• YOUR GOAL: Restate word for word each line from the one containing "ROMY cashmere black (hazelnut)" through the end of the material, and nothing more. Drop every picture.

• ENTRIES PROVIDED:
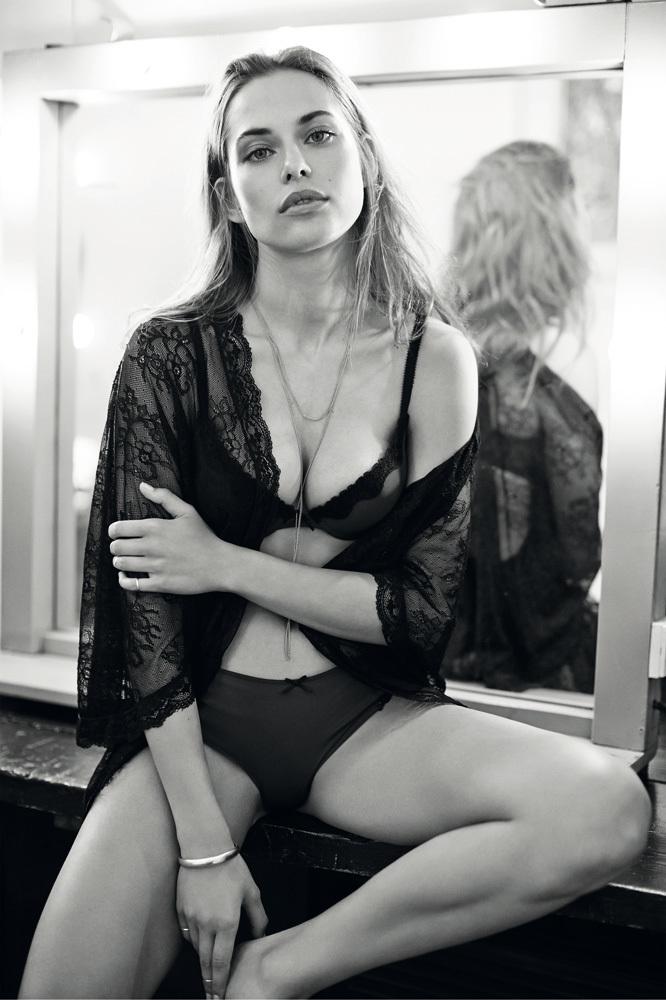 Foto de Women'secret colección Otoño 2014 (36/100)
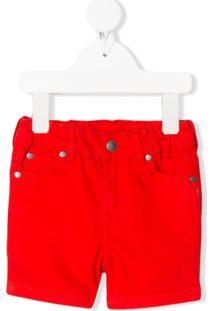 Stella Mccartney Kids Rainbow Smile Denim Shorts - Vermelho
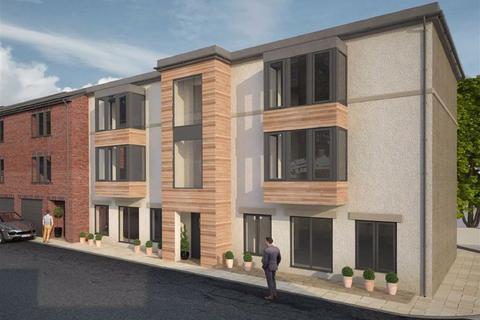 2 bedroom apartment to rent - Back Dragon Parade, Harrogate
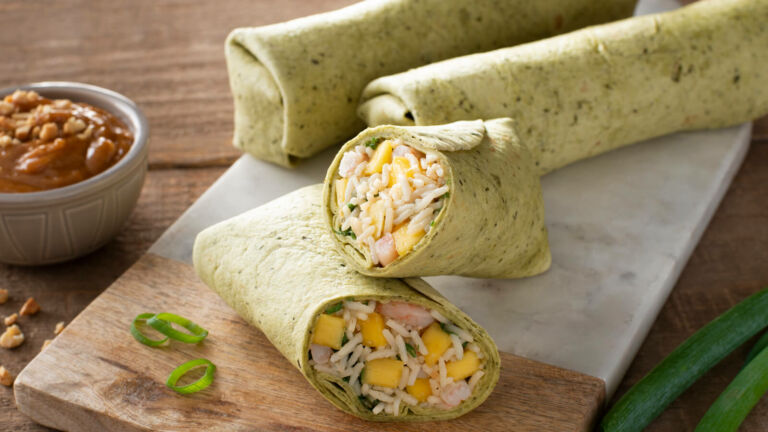 Thai Style Rice and Shrimp Wraps
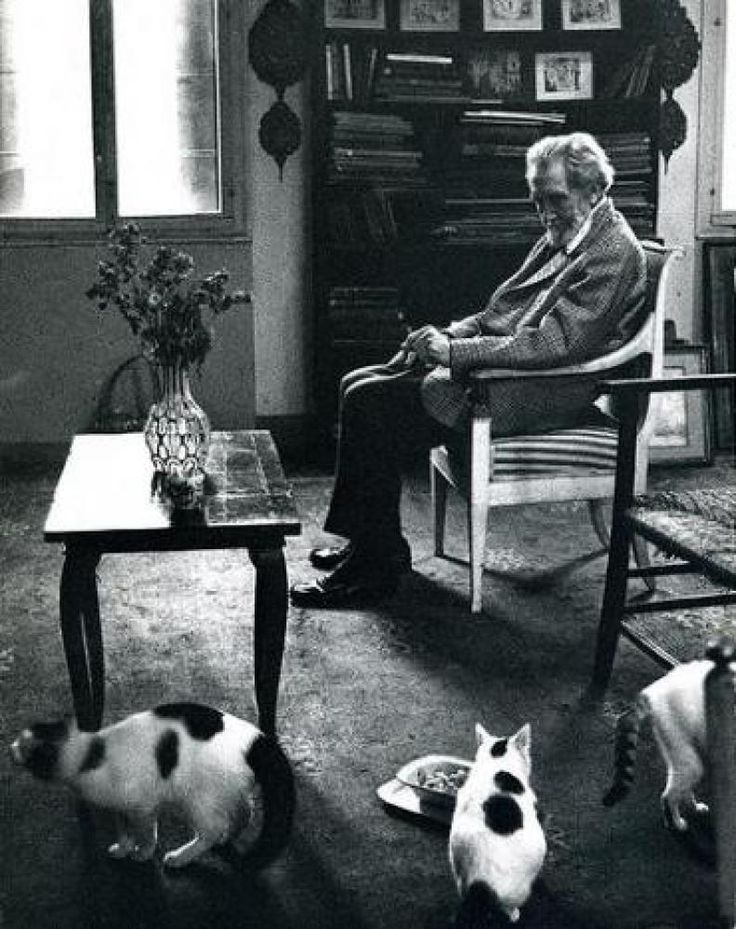 Animal Muses: The Pets Of Famous Writers And Artists Ezra Pound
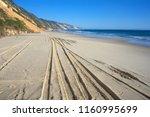 rainbow beach  queensland ... | Shutterstock . vector #1160995699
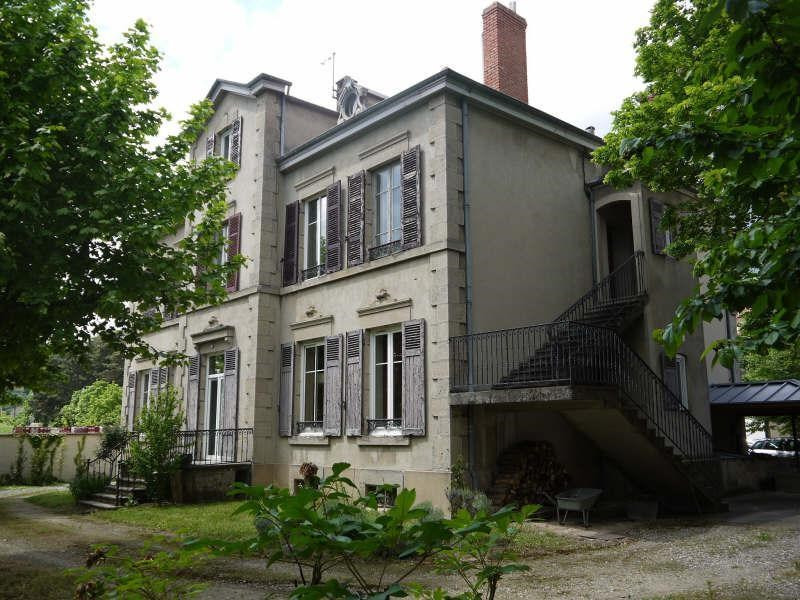 Deluxe sale house / villa Vienne 572 000€ - Picture 2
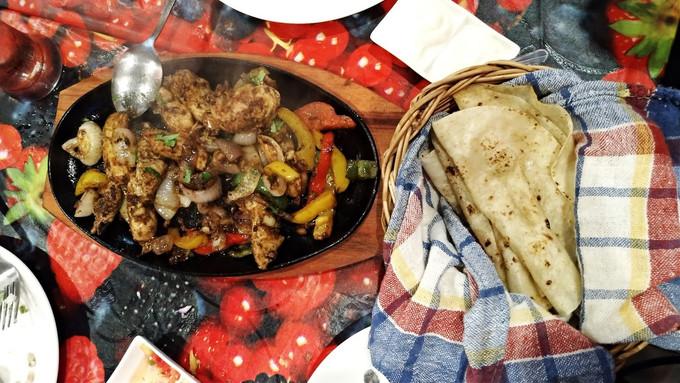 【曼谷】 溫馨墨西哥菜小店 OMG Restaurant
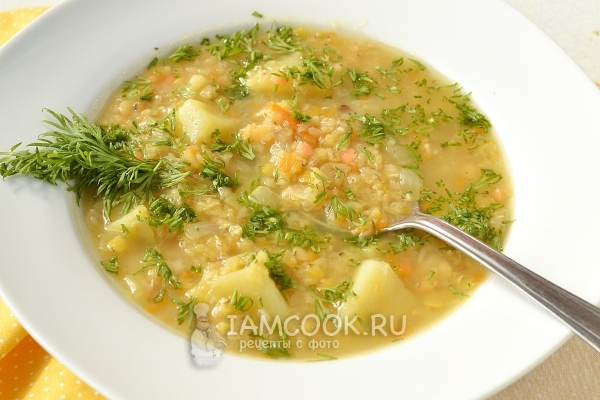 Супы с мясом и птицей. Как приготовить суп с мясом и птицей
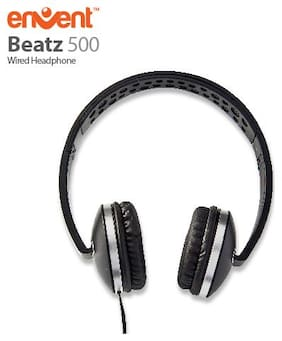 Envent Beatz 500 On-Ear Wired Headphone ( Black )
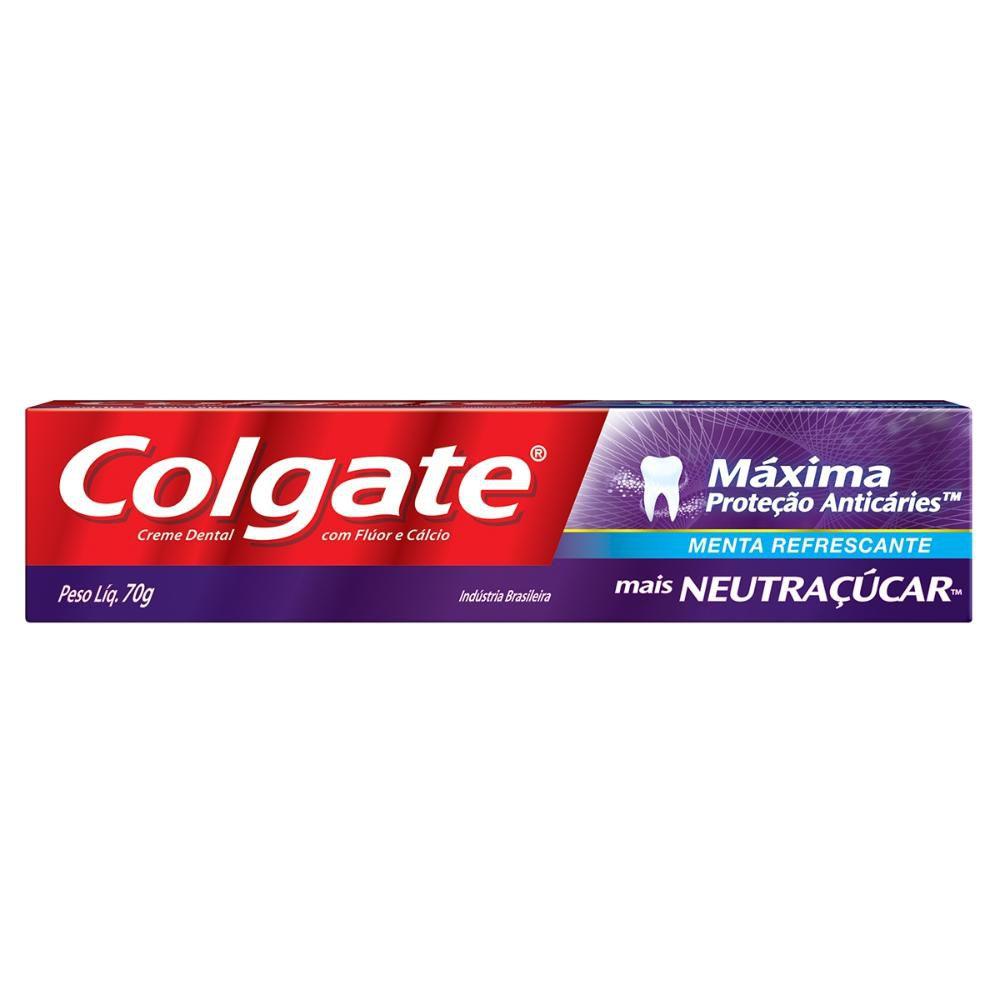 Creme Dental Colgate Máxima Proteção Anticáries mais Neutraçúcar 70g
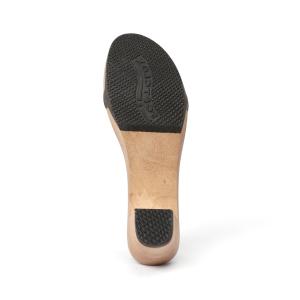ROMY cashmere black (hazelnut)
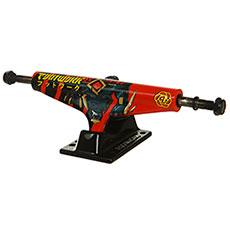 Подвески для скейтборда 2шт. Footwork Wolf Beast Multi 5.5 (21 см) - 8566 -75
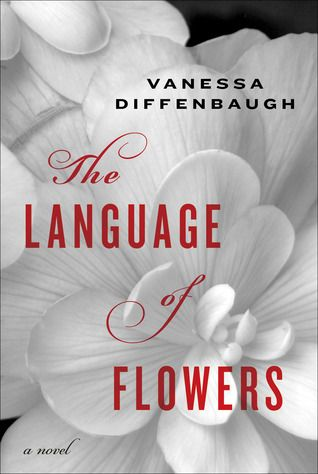 The Language of Flowers #books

• RESULT:
ROMY cashmere black (hazelnut)
 Подвески для скейтборда 2шт. Footwork Wolf Beast Multi 5.5 (21 см) - 8566 -75
 The Language of Flowers #books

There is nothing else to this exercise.